> _EXCERPT_:

□ □ □ □

Historic house in Wisconsin, United States

The Julia B. and Fred P. Bowen House is a historic house built in 1869 in Richland Center, Wisconsin. In 1996 the house was added to the National Register of Historic Places, locally significant as an example of Italianate architecture, and for its association with Julia Busby Bowen, who worked for women's suffrage.

Julia Busby was born in 1840 in New York. She studied at Alfred University, where she was impressed by a painting teacher, Abigail Ann Allen, who spoke up for women's rights. In 1860 Julia married S.N. Waite and they moved to the South, where they were imprisoned by the Confederacy during the Civil War. Julia's husband escaped and later died in battle. Julia was released, and the young widow eventually came to teach in Richland Center where her brother was sheriff.

Frederick Phelps Bowen was born in 1835 and came to Richland Center in 1854, where he and his brother started Bowen's Mill. He also ran a drugstore, a tannery and a livestock dealership.
Fred and the new teacher married, and in 1869 Frederick built Julia a house that was stylish and modern for the time.

The 1869 main block is two-story, rectangular, with walls of red brick, and a low-pitched hip roof. Double brackets support the eaves, clearly Italianate in style. The windows are flanked by shutters and a polygonal bay window protrudes from the west wall. The roof was originally covered with cedar shingles. The house originally had a one-story entry porch, and a one-story wooden cookhouse attached to the east side. Inside the front door is an entrance hall, with a staircase with a carved wood rail leading upstairs. The first story contains formal rooms: parlor, library, second parlor, and dining room. Upstairs are four bedrooms. Julia wanted a "modern house," with wood-burning stoves in each room and no fireplaces.

In the 1880s the cookhouse was replaced with a 2-story kitchen wing, with a Second Empire-styled mansard roof. The wing also contained a laundry room, a bath, and a pantry with a built-in icebox.

□ □ □ □

> _DATASET EXCERPTS_:

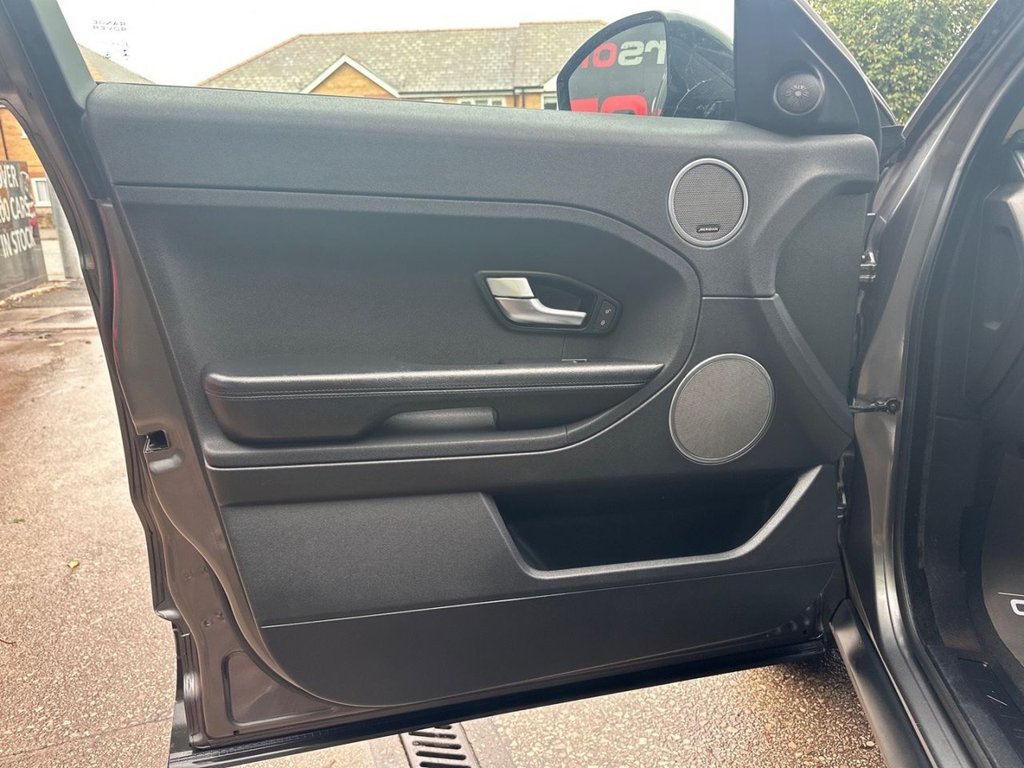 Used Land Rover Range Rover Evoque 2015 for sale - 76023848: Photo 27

□ □ □ □

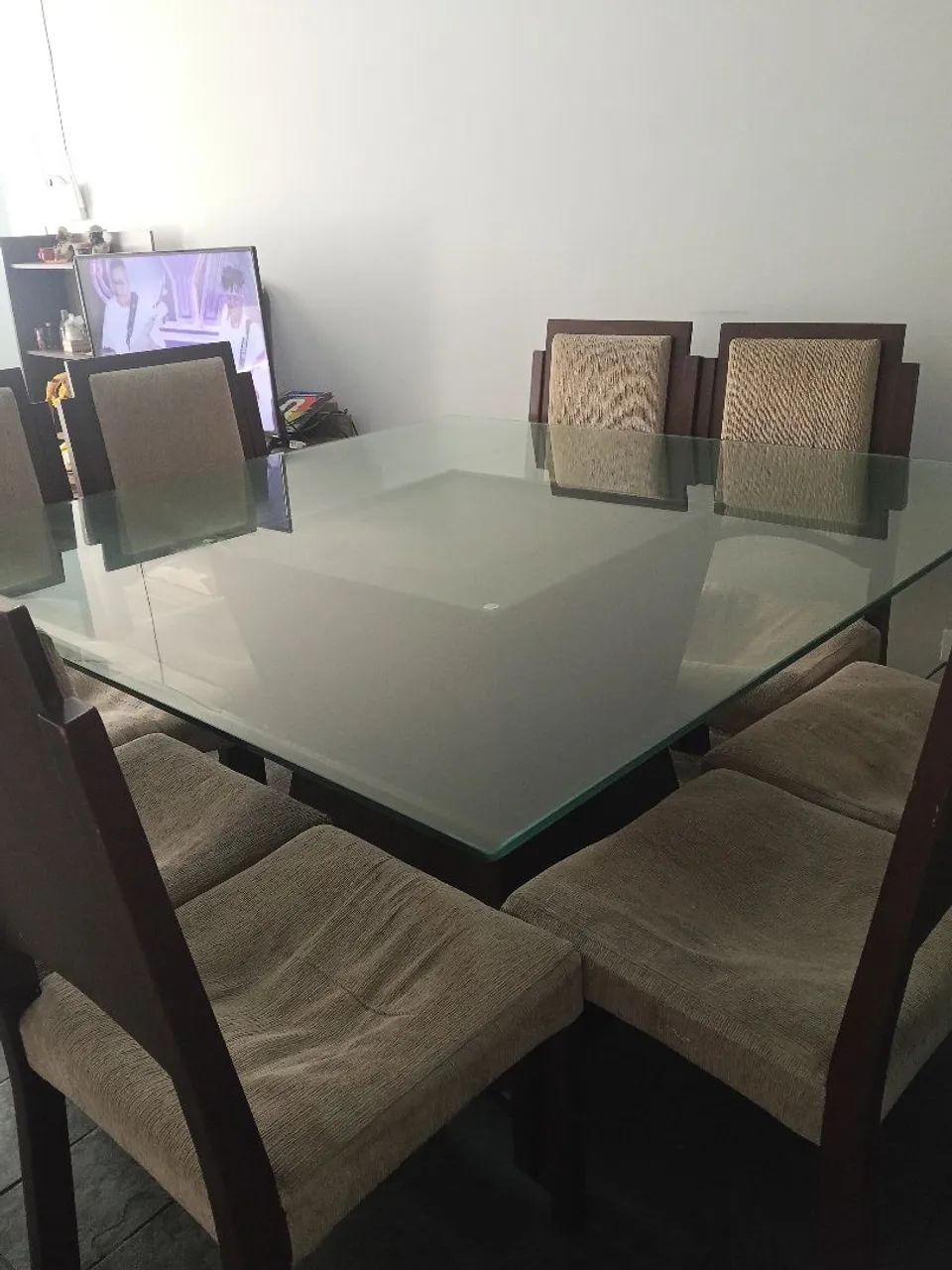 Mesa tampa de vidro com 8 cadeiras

□ □ □ □

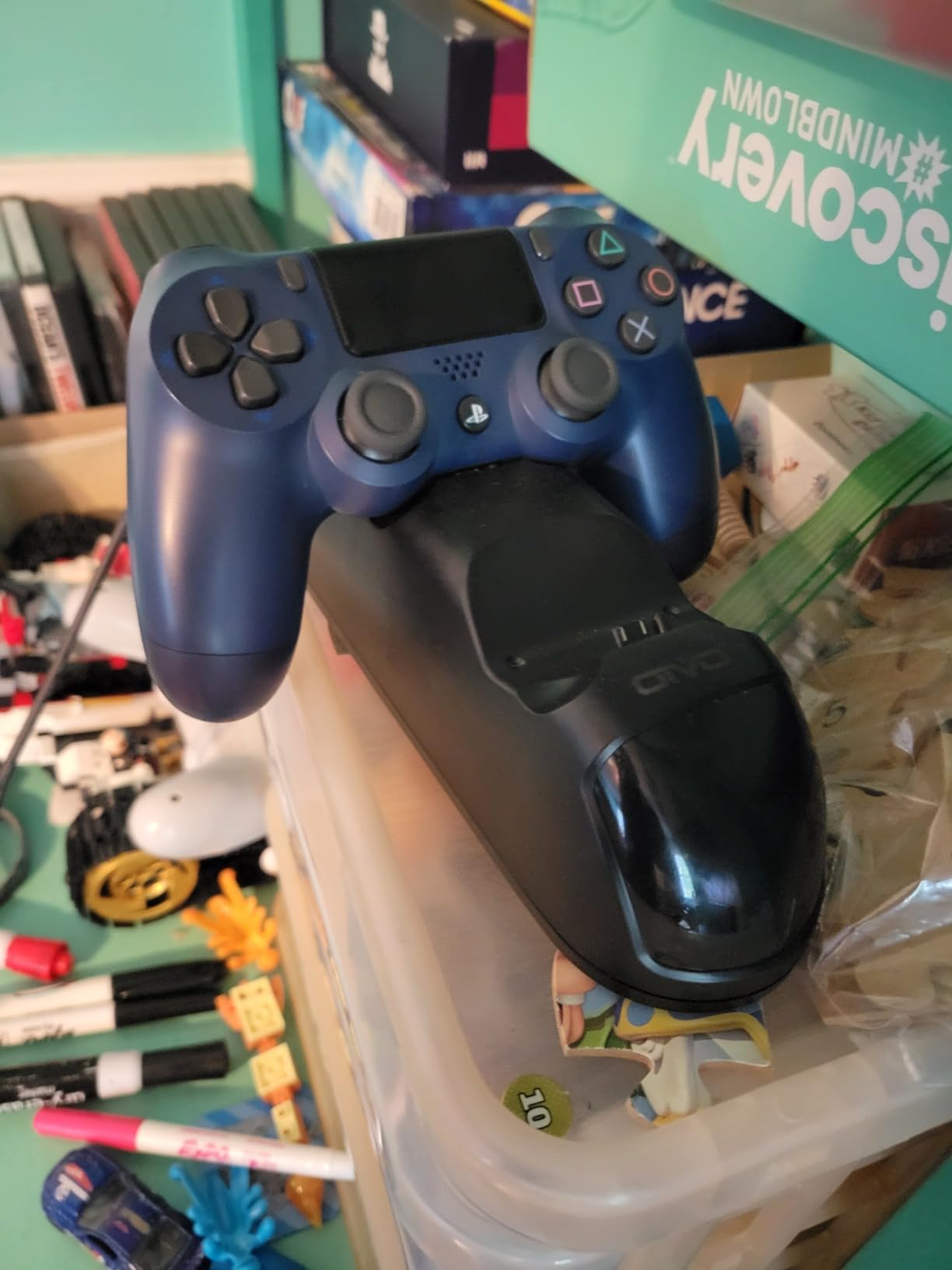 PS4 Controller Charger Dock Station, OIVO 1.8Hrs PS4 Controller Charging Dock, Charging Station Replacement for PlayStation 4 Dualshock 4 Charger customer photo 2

□ □ □ □

> _QUESTIONS_:
1. According to the Bowen House excerpt, in what year was the house added to the National Register of Historic Places?
2. Please continue the Bowen House excerpt, starting after its final sentence.
The data stands apart from the Bowen House excerpt.

> _ANSWERS TO THE PROBLEMS_:
1. 1996

2.
As mentioned above, Julia was a leader in the early women's suffrage movement. In 1876 she and Mrs. D.E. Pease were the first women to serve on the Richland Center school board. In 1882 she was involved in starting a Richland Center Woman's Club whose written aim was to "aid social, intellectual, and philanthropic interests," but whose true aim was women's suffrage. They met at the home of Laura Briggs James and elected Julia their first president. She told them "we must be as wise as serpents and as harmless as doves if we are to make converts to our course." Two months later, Julia and a delegation from Richland Center attended a convention in Madison to form the Wisconsin State Suffrage Association; 11 of the 34 delegates came from Richland Center, giving an idea of the importance of Julia's group at the state level. In 1884 the state-level association held its first annual convention in Richland Center.

In 1883 Julia and the Woman's Club played a role in getting a new schoolhouse built in Richland Center. She was also involved in the temperance movement. The Richland Center Woman's Club also cared for the poor, looked out for imprisoned women, arranged funerals for the needy, established a farmer's market, and helped establish a library.

In 1908 Julia and Fred's son-in-law Grant Ross replaced the original porch with the grander portico over the front door and the porch and balcony that run across the front. The columns are slender, with Ionic capitals, and the style of the porch is Classical Revival.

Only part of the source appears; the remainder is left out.